Ambassador to the humans
#5
The thing you're describing at the end can be done a lot easier with sed and is almost a perfect example of when to use sed. It's pretty much the only reason I ever use sed but oh well.

sed 's/INPUTPATTERN/OUTPUTPATTERN/g' inputfile.txt

That does a search (s) for the input pattern, replaces it with the output pattern and you're telling it to do it globally (g) over the entire file. You can reduce memory usage by telling it to edit inplace (-i) but I would only do that if you know what you're doing.
Code:
[07:08:36][dasonk@Snedecor:~](307): cat test.txt 
#/Stuff blah
#}
Ok
{
	{
	hey
	no
	}
}
{
	{
	blah
	si
}

[07:08:48][dasonk@Snedecor:~](308): sed 's/^}/},/g' test.txt > out.txt
[07:08:53][dasonk@Snedecor:~](309): cat out.txt 
#/Stuff blah
#}
Ok
{
	{
	hey
	no
	}
},
{
	{
	blah
	si
},
 

bryangoodrich

Probably A Mammal
#6
Turns out I could make use of awk BEGIN and END blocks. Found out, however, that randomly in the middle of my JSON content are a bunch of "over query limit" responses. Maybe it's an issue with number of requests within a time-frame. I do believe curl has time-options to wait in between requests. I'll have to redo it and use that, because I know Google allows far more than 551 requests! I'll just have it spread out to an appropriate time frame. Redoing these steps are nearly instantaneous.

Code:
cat geocode.json | awk 'BEGIN {print "{\"geocoded\":["} {gsub("^}", "},"); print $0} END {print "]}"}' > somefilename.json
 

bryangoodrich

Probably A Mammal
#7
Turns out the reason I get "over quota limit" responses from the API is because the service is intended for website use only, not user. This means they expect requests to come from a website that then puts the return object on a map or something. Thus, I can receive about 12 requests before it hangs for another 12. The only way I can think of to avoid this is to either find another geocoding service like USC geocoding or ESRI--the latter, I believe, requires my software license or something--or I could try and find a way to pause my transfer. I heard waiting 200ms in between requests should work. The problem is, when doing it from a file for batch processing, I can only set an option, as far as I can see, to slow down the transfer for a given request, not in between request. I may need to use something like R or Python to use cURL and use their pausing capabilities. This would step away from my goal of only using basic Linux tools, however. Choices ...

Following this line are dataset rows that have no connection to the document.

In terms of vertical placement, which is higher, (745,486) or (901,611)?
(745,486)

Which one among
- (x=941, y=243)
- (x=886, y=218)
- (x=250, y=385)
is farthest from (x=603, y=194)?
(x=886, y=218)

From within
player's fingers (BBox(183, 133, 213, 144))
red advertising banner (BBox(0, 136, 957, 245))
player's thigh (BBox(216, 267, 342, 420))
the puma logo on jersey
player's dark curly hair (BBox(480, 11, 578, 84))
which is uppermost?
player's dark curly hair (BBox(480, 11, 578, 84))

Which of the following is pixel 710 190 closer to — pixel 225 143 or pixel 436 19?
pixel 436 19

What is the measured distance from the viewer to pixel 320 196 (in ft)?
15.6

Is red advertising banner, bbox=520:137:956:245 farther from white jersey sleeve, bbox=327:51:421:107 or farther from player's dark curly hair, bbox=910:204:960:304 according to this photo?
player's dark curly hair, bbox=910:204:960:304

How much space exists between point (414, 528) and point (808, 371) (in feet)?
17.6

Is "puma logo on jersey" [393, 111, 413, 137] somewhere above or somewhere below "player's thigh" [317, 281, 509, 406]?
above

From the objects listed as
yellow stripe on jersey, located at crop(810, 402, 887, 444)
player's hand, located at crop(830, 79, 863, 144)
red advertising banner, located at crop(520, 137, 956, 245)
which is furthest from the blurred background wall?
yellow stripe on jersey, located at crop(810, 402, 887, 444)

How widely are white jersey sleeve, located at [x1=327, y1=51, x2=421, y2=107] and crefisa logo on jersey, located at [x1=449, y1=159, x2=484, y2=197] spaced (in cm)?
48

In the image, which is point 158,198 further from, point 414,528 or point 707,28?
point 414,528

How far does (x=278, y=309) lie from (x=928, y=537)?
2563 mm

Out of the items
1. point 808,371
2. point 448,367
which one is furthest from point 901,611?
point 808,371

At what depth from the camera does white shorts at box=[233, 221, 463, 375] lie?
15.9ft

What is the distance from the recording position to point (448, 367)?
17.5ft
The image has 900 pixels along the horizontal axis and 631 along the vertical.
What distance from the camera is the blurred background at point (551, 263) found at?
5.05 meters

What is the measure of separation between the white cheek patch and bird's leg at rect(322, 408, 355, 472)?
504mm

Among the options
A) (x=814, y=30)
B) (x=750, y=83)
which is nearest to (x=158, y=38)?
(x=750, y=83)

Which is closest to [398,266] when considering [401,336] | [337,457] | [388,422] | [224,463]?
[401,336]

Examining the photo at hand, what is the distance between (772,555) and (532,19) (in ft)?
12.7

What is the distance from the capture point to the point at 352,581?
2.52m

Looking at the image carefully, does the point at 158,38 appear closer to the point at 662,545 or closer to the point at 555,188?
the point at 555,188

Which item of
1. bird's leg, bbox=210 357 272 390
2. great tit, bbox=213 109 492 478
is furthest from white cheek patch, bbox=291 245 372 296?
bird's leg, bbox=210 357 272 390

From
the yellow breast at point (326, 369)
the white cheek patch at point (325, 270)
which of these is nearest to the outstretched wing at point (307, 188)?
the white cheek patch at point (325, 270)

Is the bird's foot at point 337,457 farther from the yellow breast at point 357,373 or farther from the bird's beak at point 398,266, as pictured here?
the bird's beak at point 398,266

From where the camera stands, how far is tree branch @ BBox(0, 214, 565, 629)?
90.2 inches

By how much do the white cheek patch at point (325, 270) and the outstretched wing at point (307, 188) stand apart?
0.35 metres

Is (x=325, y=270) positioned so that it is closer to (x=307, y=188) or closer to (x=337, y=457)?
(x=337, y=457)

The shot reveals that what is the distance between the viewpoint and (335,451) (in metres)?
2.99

EDIT: On this topic, I recommend the interested reader to look at Google's Gecoding Strategies. While I could get away with this, and it was a good exercise in learning how to process stuff through various web resources, I may turn to the USC link above or to ESRI as I do have access to their software, just not from home (it's not usable on Linux). Since I'm trying to remain open source, I may go the university route.

EDIT: 30 January 2012

I mentioned ESRI. Here is the link to their North American Locator.
 

Dason

Ambassador to the humans
#8
Why not just do it in a bash script that sleeps between calls?

Code:
#!/bin/bash
for i in $( yoururls ); do
   #your curl command on i
   sleep .02
done
I don't really use curl ever but does the --retry option help out?
 

bryangoodrich

Probably A Mammal
#9
Yeah, I was thinking I could do a bash script, which I could use the practice. It would give me more control over what I'm doing. As for the retry parameter, that is a request when the callback is some sort of error code (e.g., a '404'). I'm not getting error codes. I get a JSON with a status I don't like. To be legit, and to learn more, I think I'll just use the university geocoding service. I could technically just pull the file of addresses into ArcGIS and geocode it from within (or through Python, I'm sure). I'd rather just use the service through some API, though. I want my project to focus on web based data connectivity.